====== Trecho
Délis Ortiz, repórter especial da Rede Globo de Televisão, chegou ao Rio de Janeiro (e poderia ser em qualquer outra cidade brasileira) e tomou um táxi. O motorista, reconhecendo-a, admirou-se como ela conseguia conviver com aqueles que chamou de “ladrões de Brasília”:
— Não deveria existir déficit da previdência, os impostos nem precisariam ser tão altos, o serviço público poderia ser de primeira. O problema é que quanto mais se arrecada, mais escorre pelo ralo, tamanha a roubalheira.
============
**Instruções**
[a] Você pode reescrever em forma de lista o parágrafo do trecho que começa com "Délis Ortiz, repórter especial", mantendo os fatos principais?
[b] Você pode dar seguimento ao trecho sobre a repórter Délis Ortiz no táxi a partir da última fala do motorista?
====== Dados extraídos
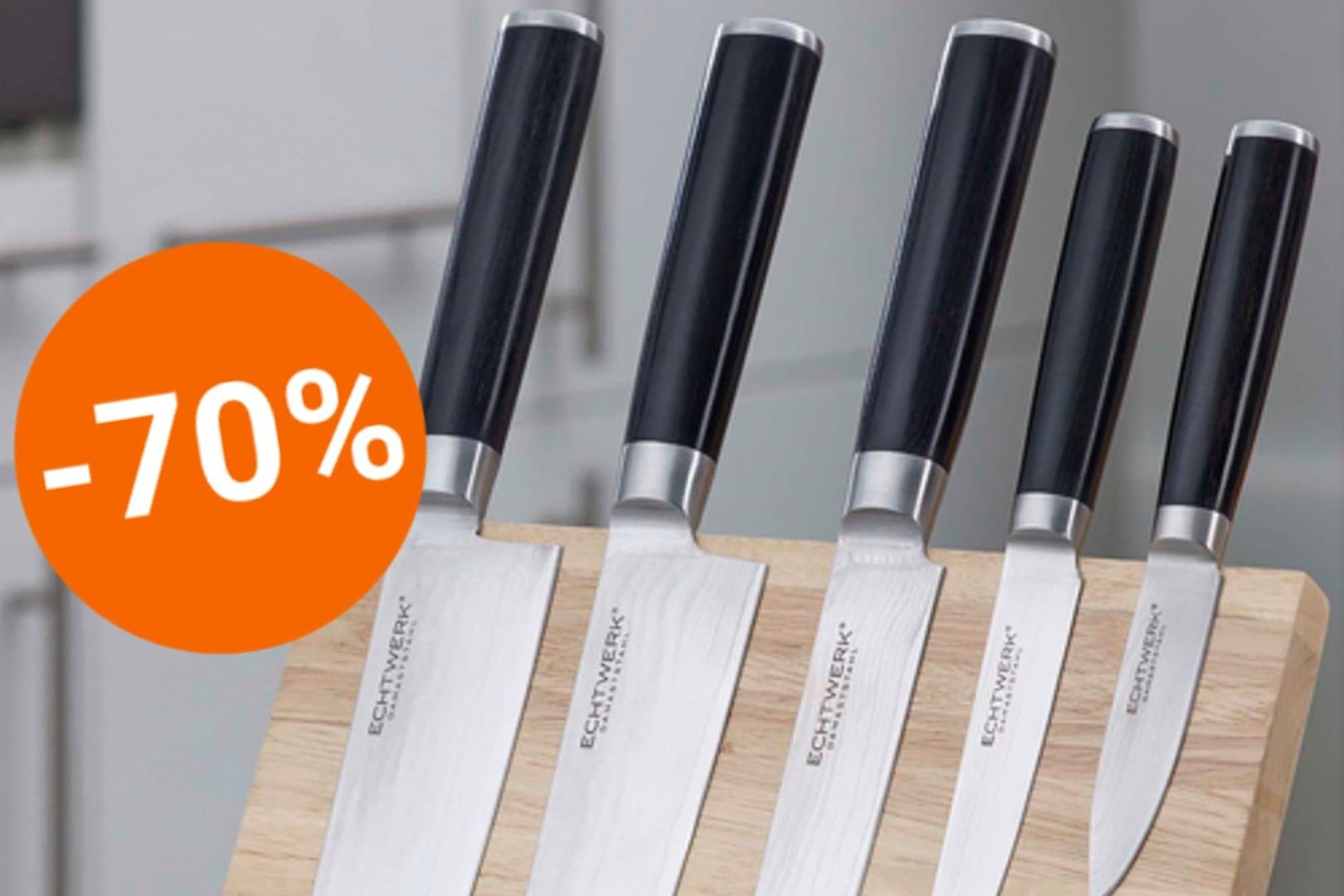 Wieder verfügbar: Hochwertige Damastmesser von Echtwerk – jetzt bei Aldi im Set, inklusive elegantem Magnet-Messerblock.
============
====== Dados extraídos
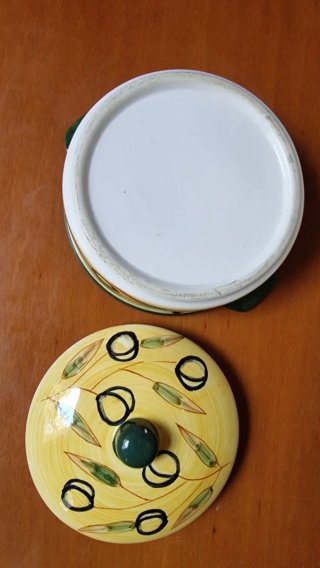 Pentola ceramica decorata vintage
============
**Respostas**
[a]
- Délis Ortiz, repórter especial da Rede Globo de Televisão, chegou ao Rio de Janeiro e pegou um táxi. A cena poderia ter acontecido em qualquer outra cidade brasileira.
- O motorista a reconheceu.
- Ele se admirou de que ela conseguisse conviver com os que chamou de "ladrões de Brasília".

[b]
Délis se admirou, mas também se admirou das espertezas que ele cometeu no trajeto, fazendo o percurso mais longo, acima da velocidade, avançando sinal, entre outros deslizes. Ao final da corrida, ela não se conteve:
— Veja como são as coisas, seu moço. O senhor veio de lá aqui destilando a ira de um trabalhador honesto. No entanto, se aproveitou do fato de eu não saber andar na cidade, empurrou uma bandeirada, andou acima da velocidade permitida, furou sinal, deu voltas, fingiu que me deu o troco certo e diz que não tem nota fiscal!. O senhor acha mesmo que ladrões são aqueles que estão em Brasília? Que diferença há entre o senhor e eles?” (ORTIZ, Délis. A cara do Brasil. Ultimato, março-abril de 2009. Disponível também em
E antes de condenar o taxista, precisamos nos olhar no espelho.
Portanto, ao mesmo tempo em que oramos pela nação brasileira, precisamos orar por nós mesmos, confessando os nossos pecados, sobretudo aqueles que condenamos nos outros.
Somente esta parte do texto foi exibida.